• [Testo di partenza]:
..............................
Forse complice la pandemia di Coronavirus in atto, forse perché ad oggi viene percepito come un lavoro “sicuro”, fatto è che le domande al test di Medicina 2020 sono arrivate ad oltre 33mila, il doppio del 2019 (circa 16mila). Ma c’è un’altra novità rispetto al passato: gli studenti che oggi si apprestano a sostenere la prova dovranno pagare di più rispetto a chi è venuto prima di loro.
L’aumento è stato deciso dalla Conferenza dei rettori delle università italiane (Crui) con un occhio al passato – tenendo conto del costo delle precedenti sessioni -, ma anche al presente. Per limitare gli spostamenti superflui ed evitare che si possano creare troppi assembramenti, infatti, per la prima volta gli iscritti potranno dare l’esame anche in università più vicine ai luoghi in cui risiedono anziché andare nella sede di prima scelta. Ma questa operazione ha un costo: 100 euro per tutti, indipendentemente dall’università. Fino all’anno scorso sostenere l’esame di medicina in alcuni casi poteva costare oltre tre volte di meno: quello deciso dalla Crui è insomma un aumento importante, che avrebbe colto alla sprovvista anche il ministro dell’Università Gaetano Manfredi.
..............................
Riporta parola per parola il passo del testo sul test di Medicina che va da "Forse complice la" fino a "prima di loro." incluso.

• [Dati estratti]:
..............................
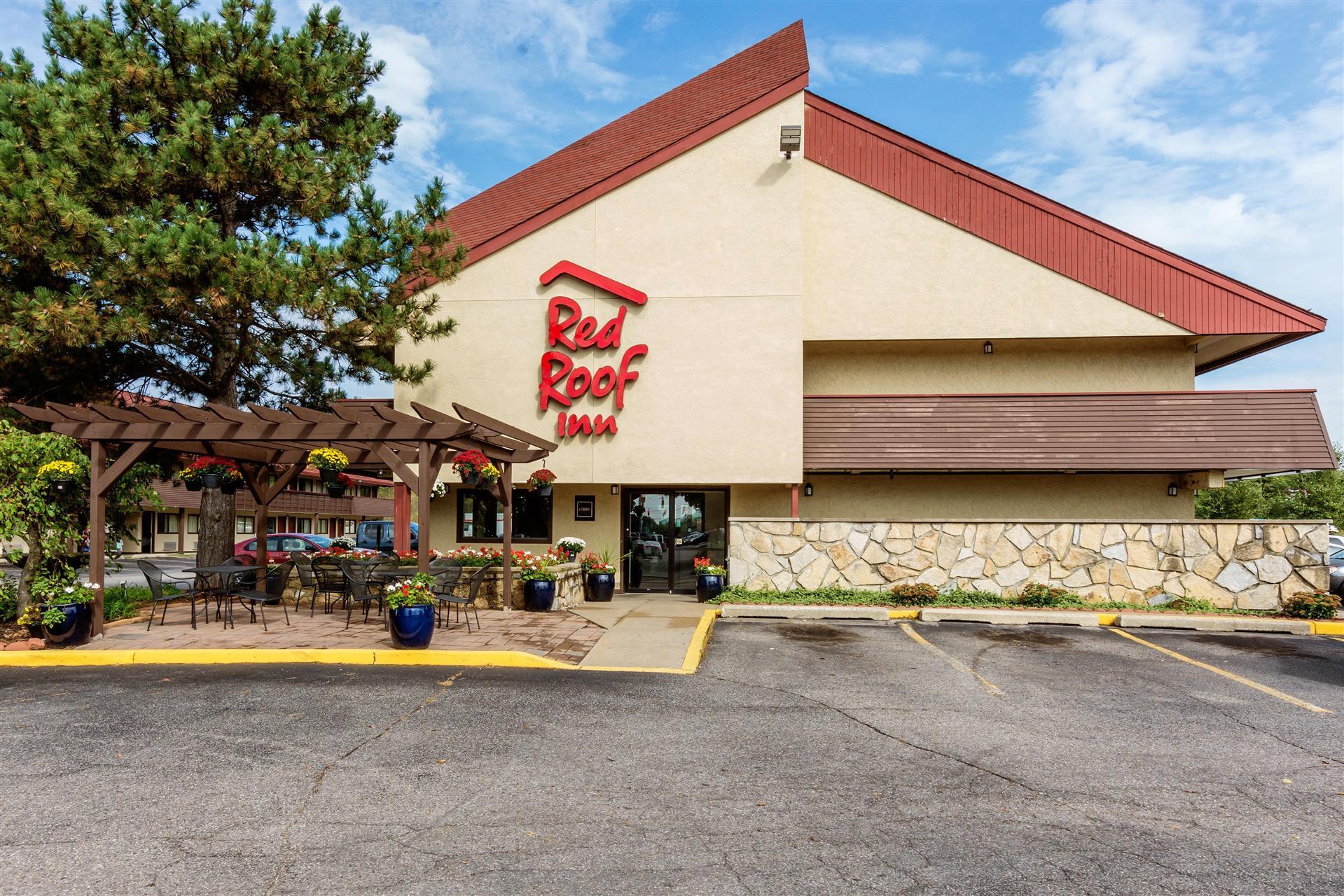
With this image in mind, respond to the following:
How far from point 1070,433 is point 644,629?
9.93 meters

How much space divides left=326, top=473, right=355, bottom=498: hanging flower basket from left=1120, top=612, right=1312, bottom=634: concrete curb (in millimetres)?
13359

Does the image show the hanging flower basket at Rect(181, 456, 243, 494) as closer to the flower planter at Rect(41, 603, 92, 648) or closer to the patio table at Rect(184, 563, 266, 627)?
the patio table at Rect(184, 563, 266, 627)

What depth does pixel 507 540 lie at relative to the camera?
14.3 m

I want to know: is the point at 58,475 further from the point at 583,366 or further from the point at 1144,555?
Result: the point at 1144,555

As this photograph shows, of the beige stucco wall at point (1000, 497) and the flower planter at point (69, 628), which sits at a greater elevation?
the beige stucco wall at point (1000, 497)

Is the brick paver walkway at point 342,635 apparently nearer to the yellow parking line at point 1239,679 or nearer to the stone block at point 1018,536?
the yellow parking line at point 1239,679

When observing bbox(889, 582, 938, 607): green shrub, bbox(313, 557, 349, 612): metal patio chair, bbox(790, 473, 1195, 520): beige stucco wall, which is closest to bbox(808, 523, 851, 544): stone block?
bbox(889, 582, 938, 607): green shrub

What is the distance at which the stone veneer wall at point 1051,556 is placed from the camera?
46.3 feet

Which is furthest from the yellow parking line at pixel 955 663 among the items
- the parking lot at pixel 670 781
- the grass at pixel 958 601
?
the grass at pixel 958 601

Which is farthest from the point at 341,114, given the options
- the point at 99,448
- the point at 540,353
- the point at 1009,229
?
the point at 1009,229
..............................
• [Risposta]:
Forse complice la pandemia di Coronavirus in atto, forse perché ad oggi viene percepito come un lavoro “sicuro”, fatto è che le domande al test di Medicina 2020 sono arrivate ad oltre 33mila, il doppio del 2019 (circa 16mila). Ma c’è un’altra novità rispetto al passato: gli studenti che oggi si apprestano a sostenere la prova dovranno pagare di più rispetto a chi è venuto prima di loro.